Iberia Airlines has said it plans to cut jobs and target pay to save more than €200 million ($272 million) after announcing worse-than-expected Q1 results Tuesday.
The troubled airline said it lost €92.6 million ($126 million) during the first three months of 2009, adding that it was unlikely to post a profit in 2009 under current economic conditions.
Iberia lost €28.3 million ($38.8 million) during the same period last year. Analysts had forecast a loss in the region of €117.5 ($161 million) for the same quarter this year.
The airline said it had been hit by a decline in overall traffic accentuated by a dropoff among business travelers.

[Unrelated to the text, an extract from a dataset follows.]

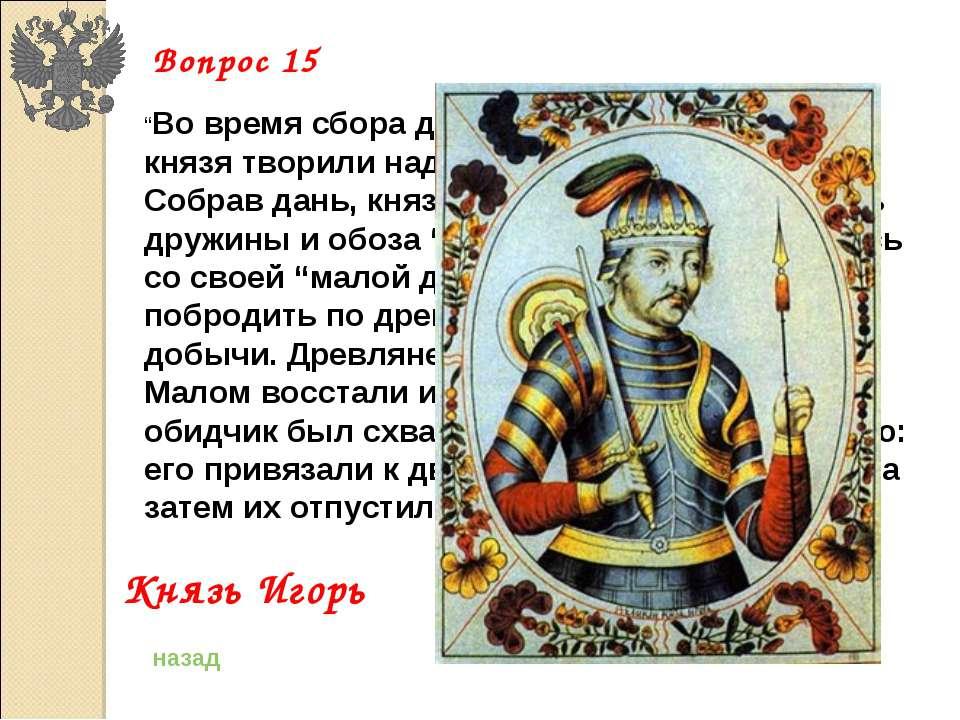 """""""Во время сбора дани в 945 году воины этого князя творили над древлянами наси..."""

Speaking to CNN’s Charles Hodson, Iberia’s CFO Enrique Dupuy said he still expected the airline to eventually merge with British Airways.
“We are confident that we will be able to reach an agreement in the future,” he said.

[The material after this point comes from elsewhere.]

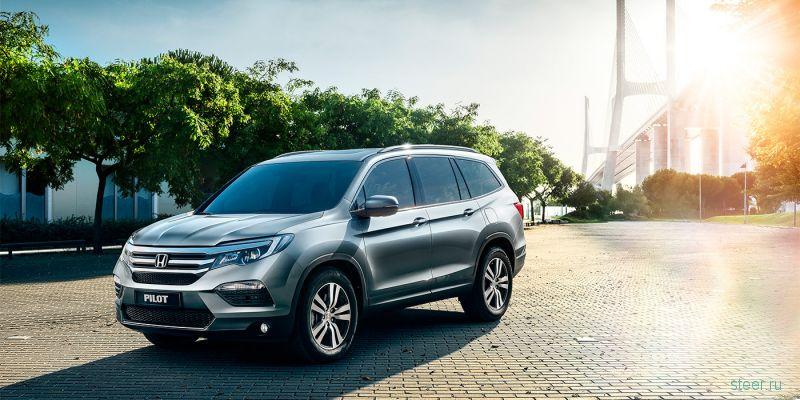 Honda представила обновленный Pilot для России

Dupuy said that issues that still needed to be tackled included a shortfall in BA’s pension fund.
Iberia, which says it flew 28.5 million passengers in 2008, said it plans to to save between €110 and €125 million (between $150 and $170 million) by targetting labor costs, capacity, spending and investments.
Investments which will now be delayed included the construction of crew facilities at Madrid’s Barajas airport; and IT computer upgrades that are not linked to business operations nor passenger needs.
The airline said it had also been in talks with unions, to implement job cuts, with flights, which has seen biggest decline in activity, likely to come under scrutiny.
The airline is also freezing executive salaries and new hires, not renewing temporary contracts, freezing new hires and keeping a lid on salaries.
Contracts with suppliers will also be reviewed, Iberia said, with the purpose of cutting costs and looking at new ways of working together.